Leavenworth, Kansas. Anita and I drove past that little mid-western town this fall. Of course, I thought of the infamous United States Penitentiary named for its host town. Wikipedia points out that Leavenworth was “the largest maximum security federal prison in the United States from 1903 until 2005.” That website’s list of “notable inmates” reinforces the image you might have of a place for hardened criminals—Machine Gun Kelly, Bugs Moran. Leavenworth is not a place you might think of as the spiritual birth place of a Hillcrest Church usher. Yet it was for Jimmy Vouras. Years of crime, county jails and state prisons were on the route to Leavenworth for my friend Jimmy. However, God had a plan for Jimmy and it was there in Leavenworth that Jimmy let Jesus forgive his sins and give him a new life! Just before Jimmy went to be with the Lord last week, one of the final things he did was to pray with a man who needed to hear about Jesus’ forgiveness and healing. Up until his death, Jimmy was boldly telling others about his Lord and Saviour Jesus Christ. Yet Jimmy never would have known Jesus had not one person after another shared the gospel with him while he was, by his own account, a “dangerous criminal.”
In our reading for today in Matthew 9:10-13 we find these words: “While Jesus was having dinner at Matthew’s house, many tax collectors and sinners came and ate with him and his disciples. 11 When the Pharisees saw this, they asked his disciples, “Why does your teacher eat with tax collectors and sinners?” 12 On hearing this, Jesus said, “It is not the healthy who need a doctor, but the sick. 13 But go and learn what this means: ‘I desire mercy, not sacrifice.’[a] For I have not come to call the righteous, but sinners.”
The challenge I want to offer all of us today, is that we take Jesus at His word and dedicate more of our time and energy this year to reach out to those we know to be “sinners.” Let’s increase our mercy, shift our focus some from “the righteous,” shift our attention from “religious sacrifice,” and find those so sick with sin that they need and want Jesus. We may have to go places like Leavenworth. Or, like Matthew, we may know people but we may just have never successfully invited them to get to know Jesus.
In our reading from the Psalms for today, we have this verse, “You, LORD, hear the desire of the afflicted; you encourage them, and you listen to their cry” (Psalm 10:17). Jesus demonstrated the truth of this with Matthew and the others that day. Those who are caught up in sin are truly afflicted. God hears their cry and wants us to reach out to them. If you yourself are caught up in sin even now, God hears your cry and wants to encourage you by offering you forgiveness and a new life in Christ. As in Jimmy’s case, the depth of the sin is not an obstacle for Christ. Jesus had a word about that in Luke 7:47 when he spoke of a woman who was known to have lived a sinful life. She came to Jesus and he forgave her sins. Jesus then said, “I tell you, her many sins have been forgiven—as her great love has shown. But whoever has been forgiven little loves little.” The point Jesus was making was that those of us who have been forgiven much, love Jesus even more! If we want a church filled with people who really love Jesus, we need to do more this year to hear the cry of the afflicted and reach out to sinners.

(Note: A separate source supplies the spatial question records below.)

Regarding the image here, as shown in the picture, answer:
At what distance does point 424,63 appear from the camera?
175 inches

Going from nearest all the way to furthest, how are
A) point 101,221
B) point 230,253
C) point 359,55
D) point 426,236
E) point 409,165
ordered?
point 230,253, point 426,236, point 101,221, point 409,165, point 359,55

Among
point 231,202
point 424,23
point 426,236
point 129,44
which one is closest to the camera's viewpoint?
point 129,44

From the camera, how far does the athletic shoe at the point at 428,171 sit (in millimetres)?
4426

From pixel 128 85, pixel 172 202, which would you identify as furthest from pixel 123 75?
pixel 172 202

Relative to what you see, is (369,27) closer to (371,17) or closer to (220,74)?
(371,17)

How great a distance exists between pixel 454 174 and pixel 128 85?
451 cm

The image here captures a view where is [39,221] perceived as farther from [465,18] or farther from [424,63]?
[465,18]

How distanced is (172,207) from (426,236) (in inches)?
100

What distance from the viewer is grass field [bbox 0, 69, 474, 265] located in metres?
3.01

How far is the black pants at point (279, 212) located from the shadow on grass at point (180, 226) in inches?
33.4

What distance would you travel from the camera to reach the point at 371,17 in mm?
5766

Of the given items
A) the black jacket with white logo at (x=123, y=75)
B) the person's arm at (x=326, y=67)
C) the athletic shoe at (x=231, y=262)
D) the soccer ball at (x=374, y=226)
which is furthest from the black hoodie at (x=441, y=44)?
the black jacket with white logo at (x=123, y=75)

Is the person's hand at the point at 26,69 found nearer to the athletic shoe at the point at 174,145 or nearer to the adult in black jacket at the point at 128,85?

Perhaps our reading from Genesis 26-27 today is further illustration of the way that God reaches out to sinners. The record of how Jacob, whose very name sounds like the Hebrew word “deceiver,” tricked his brother and father, robbing his brother Esau of both his birthright and his blessing. As we read on in days to come, we will see how God wrestled with the conniving Jacob and gave him the new name, Israel “because you have struggled with God and with humans and have overcome.” (Genesis 32:28) God wants us to be overcomers, no matter how deep the sin, and He wants us to reach out to and see others become overcomers through the forgiveness of sins and new life offered by Jesus.